Ma, ammesso e non concesso che alcuni produttori non sarebbero tenuti a dichiarare i quantitativi di latte acquistato fuori provincia, non sarebbe forse il caso – per una questione di trasparenza, e per mantenere integra l’immagine del sistema latte altoatesino – di rendere pubblici i quantitativi prodotti e acquistati, e i loro flussi, e di spiegare alla gente come riconoscere il prodotto 100% altoatesino dal prodotto che in Alto Adige viene trasformato da latte “importato” (le ombre, secondo alcuni, riguarderebbero una parte delle mozzarelle)?
Come evitare che – in questa confusione – i consumatori pensino che il buon latte dei masi dell’Alto Adige possa essere “tagliato” (nessuno può averne certezza, ma in questa situazione il dubbio è lecito) con un latte di provenienza esterna e di natura incerta (dalla Germania potrebbe essere Heumilch, ma dal resto d’Italia no di certo!)?

L’Alto Adige, volendo, può analizzare sia natura che provenienza
Per quanto concerne i legittimi dubbi sulla natura del latte utilizzato, appare necessario sottolineare l’elusività della risposta della direttrice dell’Associazione Latteria Alto Adige, Annemarie Kaser: “Questo viene fatto attraverso la documentazione, non attraverso analisi di laboratorio.

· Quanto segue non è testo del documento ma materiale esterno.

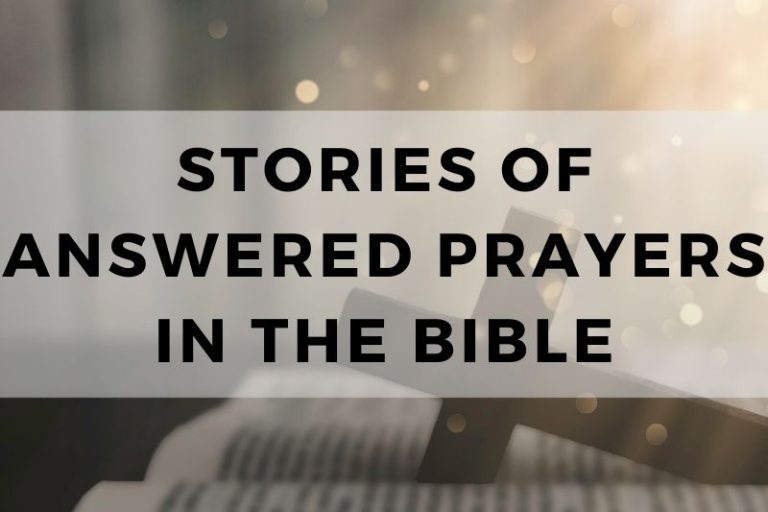 Stories of Answered Prayers in the Bible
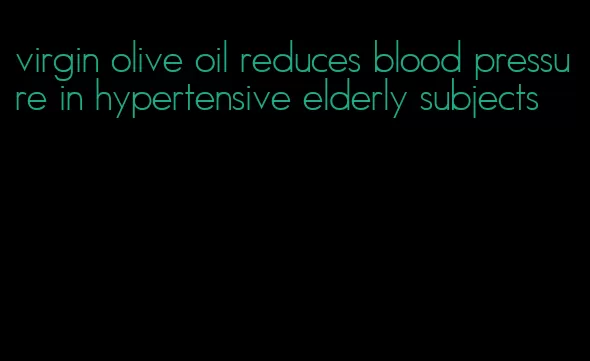 virgin olive oil reduces blood pressure in hypertensive elderly subjects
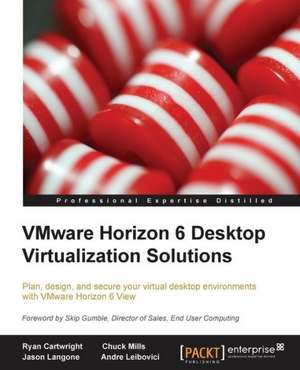 Vmware Horizon 6 Desktop Virtualization Solutions Second Edition: The Definitive Admin Handbook Second Edition de Ryan Cartwright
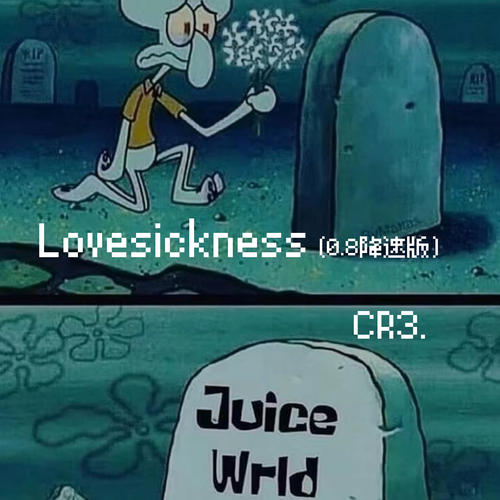 Lovesickness (0.8降速版)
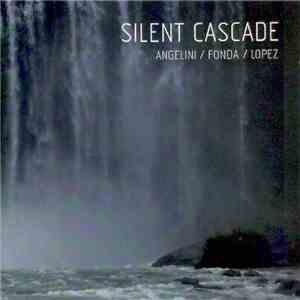 Angelini / Fonda / Lopez - Silent Cascade flac album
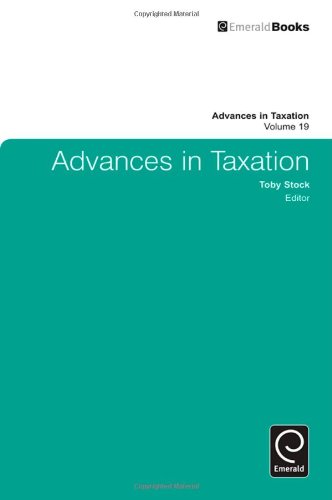 Advances In Taxation Volume 19 1st Edition Toby Stock Toby Stock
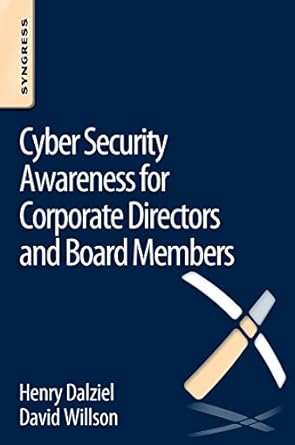 cyber security awareness for corporate directors and board members 1st edition david willson ,henry dalziel
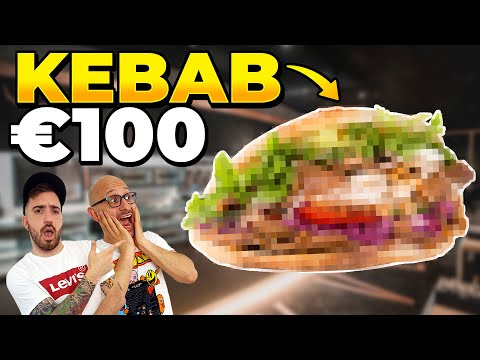 Un KEBAB da 100 EURO!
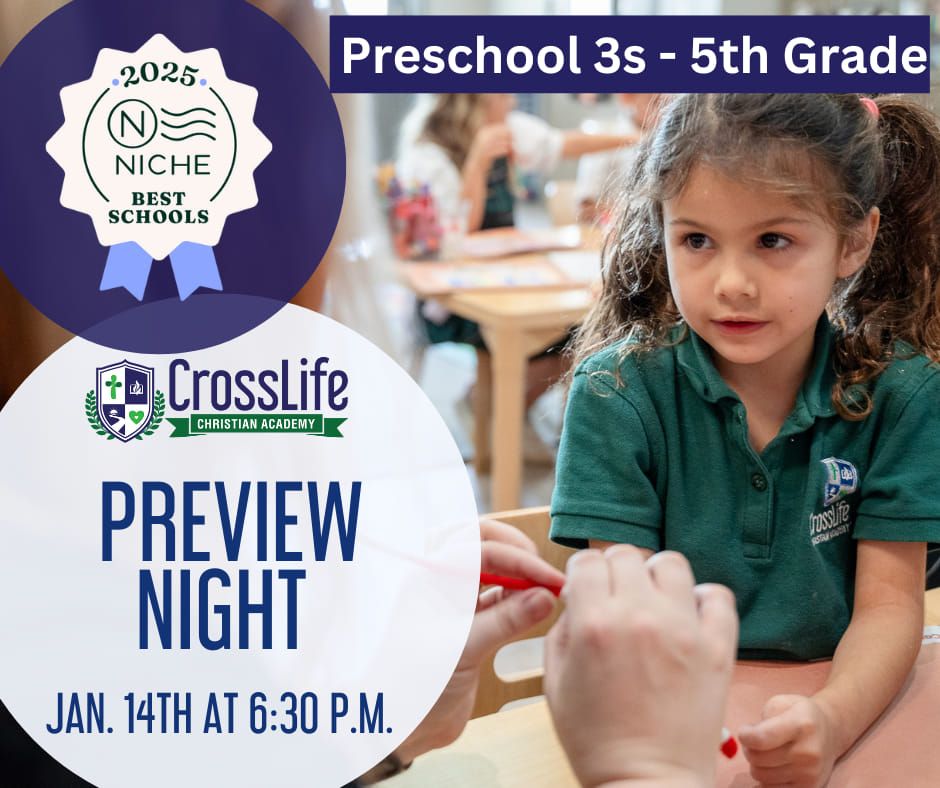 Preview Night at CrossLife Christian Academy 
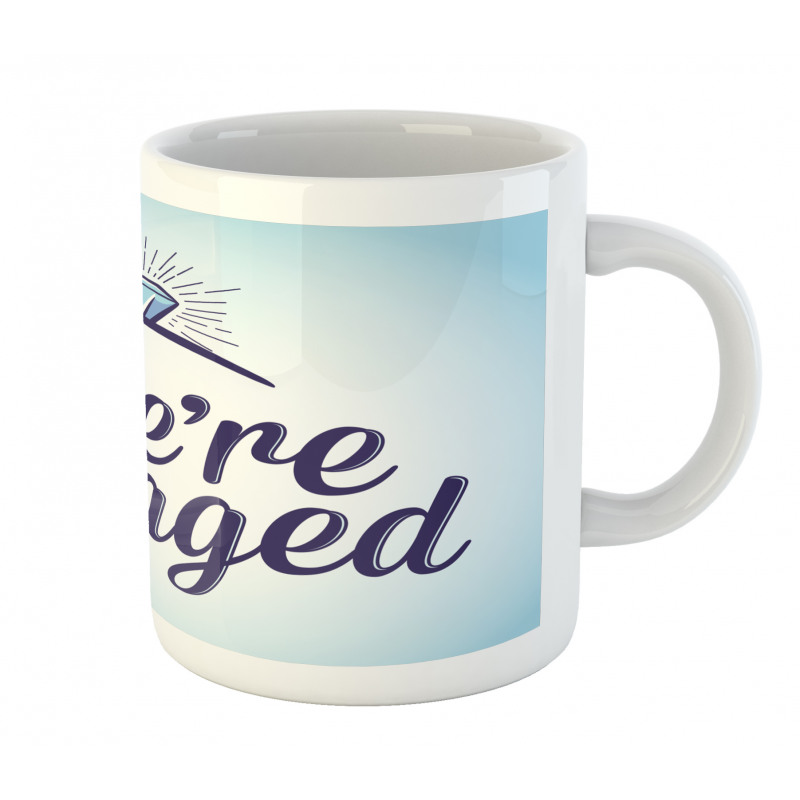 We Are Engaged Mug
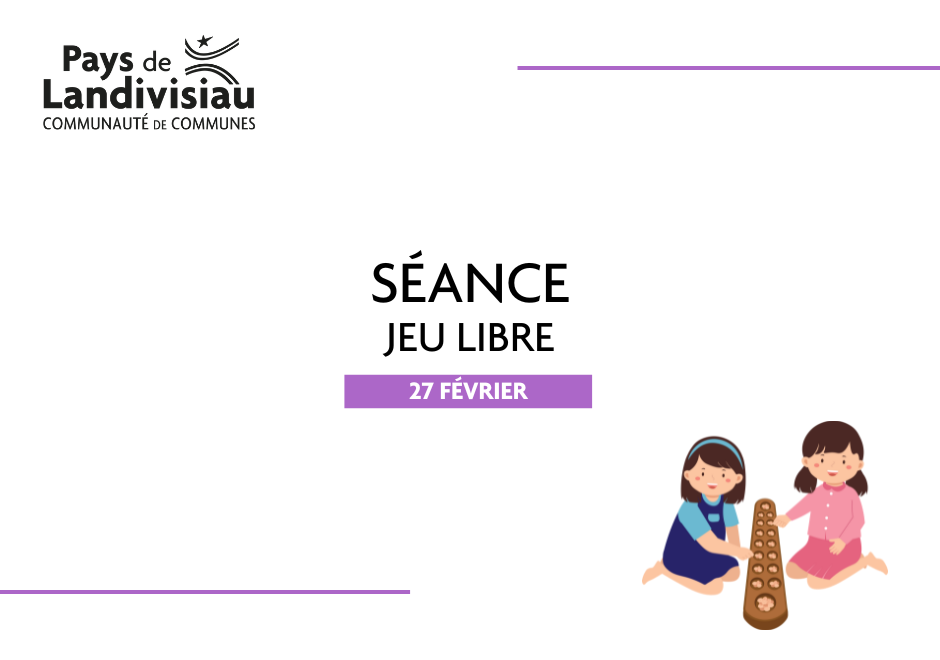 CCPL - Petite Enfance - Séance jeu libre 27 fev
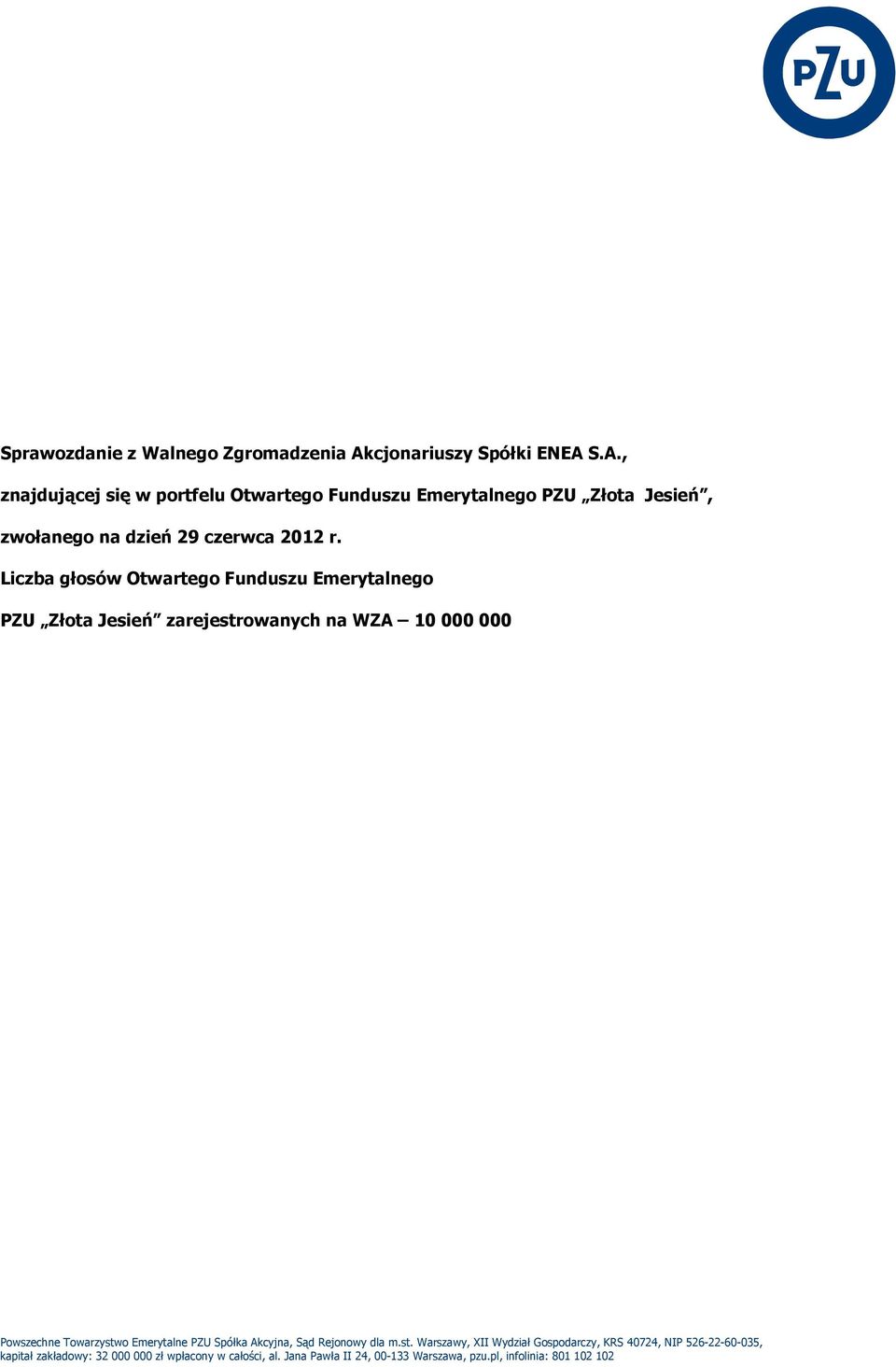 S.A., znajdującej się w portfelu Otwartego Funduszu Emerytalnego PZU Złota Jesień, zwołanego na dzień 29 czerwca 2012 r.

Questo sistema è anche certificato da un organismo di controllo”. Affermazioni per nulla soddisfacenti né rassicuranti, che stridono dinanzi alla presenza e alla competenza che il Centro Laimburg, patrimonio altoatesino, ha dimostrato di detenere (ne parliamo in un altro articolo odierno) e potrebbe dare, se si volesse operare nella dovuta trasparenza.
Il Laimburg è un istituto di ricerca – con sede a Ora, in provincia di Bolzano – che ha di recente dimostrato le proprie avanzatissime risorse e competenze sia nell’analisi della qualità che in quella della natura dei latti (Progetto Heumilch, già presentato in un nostro articolo dell’aprile 2019) ma anche nella certificazione della provenienza degli alimenti (analisi degli isotopi dello stronzio metallico, alla pagina 5 del documento “L’Istituto di Chimica Agraria e Qualità Alimentare del Centro di Sperimentazione Laimburg“).
Conclusioni
È davvero un peccato che l’Alto Adige, pur possedendo tali straordinarie risorse scientifiche non le abbia sinora utilizzate per certificare la sostanza del proprio operato. Speriamo che, vista la situazione venutasi a creare, si determini a metterle in campo, nella necessità di spazzar via molti dubbi e di togliere ogni ombra dal proprio fare, e soprattutto dai propri prodotti.